DFB und Qatar Airways:Ein heikles Dementi

FILE PHOTO: Qatar Airways plane lands at the King Khalid International Airport, in Riyadh

Die Botschaft von Katar behauptet, der DFB wollte Verhandlungen mit der Fluglinie aufnehmen - die Fluglinie aber nicht mit dem DFB.

(Foto: Ahmed Yosri/Reuters)

Katar weist Interesse an einem Sponsoren-Vertrag mit dem Deutschen Fußball-Bund zurück, bestätigt aber eine Anfrage des Verbands. Das macht die Angelegenheit für den DFB noch delikater.

Von Thomas Kistner

Eine Woche lang schwiegen der Deutsche Fußball-Bund und Qatar Airways zur anschwellenden politischen Debatte rund um eine mögliche Werbepartnerschaft zwischen dem DFB und dem Staatskonzern am Golf. Nun brach Katar das Schweigen, und es stellt sich konkret die Frage, von welcher Seite diese Liaison betrieben wurde. Zwar dementierte das Emirat am Freitag jedes Interesse an einem Sponsoring, dies sei auch nie mit dem DFB erörtert worden - darum gebeten hätten die deutschen Funktionäre aber schon.

"Entgegen der Presseberichterstattung hat es zu keinem Zeitpunkt Verhandlungen oder Gespräche zwischen Qatar Airways und dem DFB über ein Sponsoring oder sonstige Förderungen gegeben", hieß es in der Mitteilung das katarischen Botschafters in Berlin. Man ziehe auch "derzeit nicht in Betracht, entsprechende Verhandlungen aufzunehmen". Derzeit also nicht - aber bis zur WM Ende 2022 ist es noch eine Weile hin. Und auch 2021 ist für etwaige Sponsoring-Aktivitäten längst nicht vorüber.

Neben dem sehr späten Zeitpunkt dieses Dementis, im Zuge heftiger Debatten insbesondere im politischen Berlin, legen auch andere Umstände nahe, dass diese Geschäftsverbindung intensiver angedacht worden war. Zunächst hat der DFB die Thematik nie dementiert. Man kommentiere "generell keine Gespräche mit Partnern", tat die Marketing GmbH am vergangenen Freitag auf SZ-Anfrage kund, auch aus der DFB-Spitze gab es nur ein gewundenes Statement zu Gerüchten und Vertraulichkeiten.
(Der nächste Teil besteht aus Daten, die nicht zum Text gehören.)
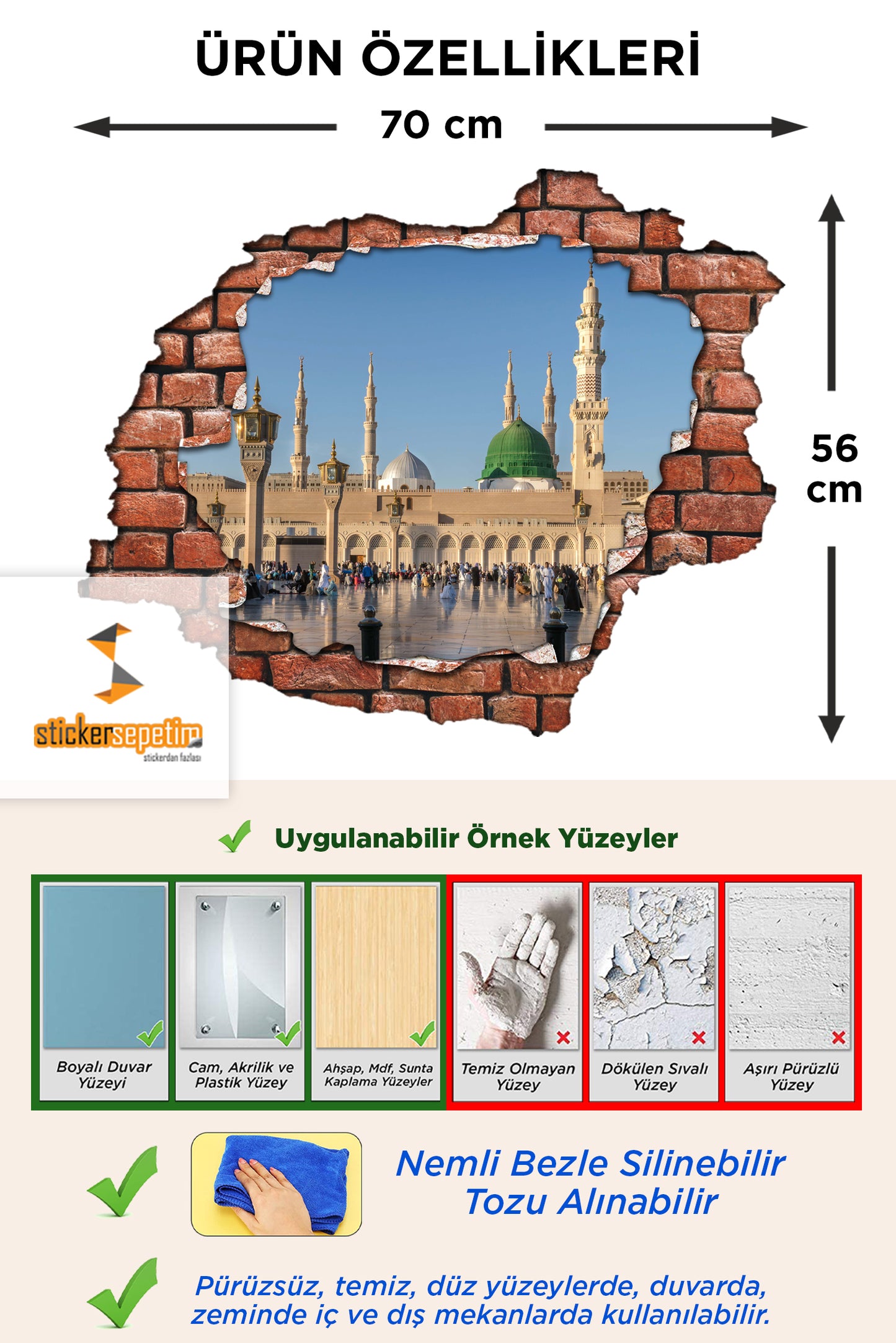 Kırık Tuğla Desen Mescid-i Nebevi Medine Üç Boyutlu 3D Dekoratif Duvar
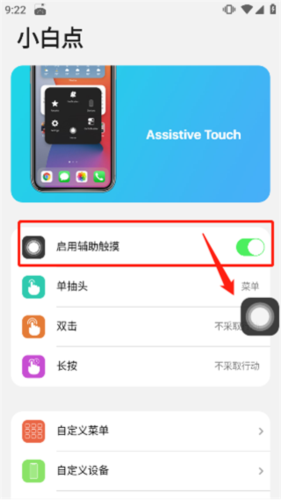 浣熊ios15启动器app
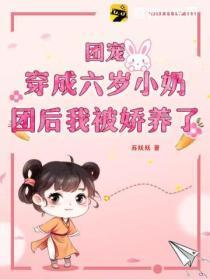 团宠萌宝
Aber kein Dementi. Und auch nach Katars Erklärung heißt es aus verbandsinternen Quellen: Schon vor Monaten soll auf Geschäftsführer-Ebene der DFB-Dienste zu diesem Thema berichtet worden sein. Umso interessanter, dass das Emirat nun eigene Ambitionen zurückweist - zugleich aber den Sachverhalt bestätigt: Es sei der DFB gewesen, der sich um diese Werbe-Ehe bemüht habe.

"Qatar Airways", heißt es am Freitag in der offiziellen Erklärung, "wurde zwar von Seiten des DFB mit einem derartigen Begehren kontaktiert, dies blieb aber bis zum heutigen Tag unbeantwortet."

Katar räumt also eine Anfrage des DFB ein. Es erklärt aber nicht, warum es auf dieses Begehr nie reagiert haben will - abgewiesen wurde es demnach nicht. Das macht die Vorgänge mysteriös, doch heikler werden sie nun für den Verband. Denn die Kritik hierzulande richtete sich ja nicht explizit gegen das Emirat, sondern gegen Pläne, das Image des deutschen Fußballs und seiner sieben Millionen DFB-Mitglieder in ein Land zu transferieren, das ob seiner Menschenrechtslage stark in der Kritik ist. Das Thema rückte diese Woche erneut international in den Fokus. Eine britische Menschenrechtsorganisation legte detaillierte Fälle von Zwangsarbeit in Hotels in Katar dar, monierte "Diskriminierung und Repressalien". Der Golfstaat hielt dagegen, man habe "eine Reihe wichtiger Reformen" zum Arbeiterschutz eingeführt.

Schon diese Aktualität zeigt: Das Thema bleibt heikel, wohl bis zur WM 2022. Vom DFB, dessen Interesse an einem Werbedeal mit Katar nun offiziell enthüllt wurde, war am Freitag (bis Redaktionsschluss) nichts zu vernehmen. Vom Tisch sein dürfte das Thema noch nicht. Mitglieder des Präsidiums hatten nach der Sitzung ihres Gremiums vergangene Woche bestätigt, dass ihnen dort der vorzeitige Ausstieg des bisherigen Flug-Partners Lufthansa mitgeteilt worden sei - dieser Vertrag war bis Ende 2022 datiert. Offiziell bestätigt ist auch das nicht.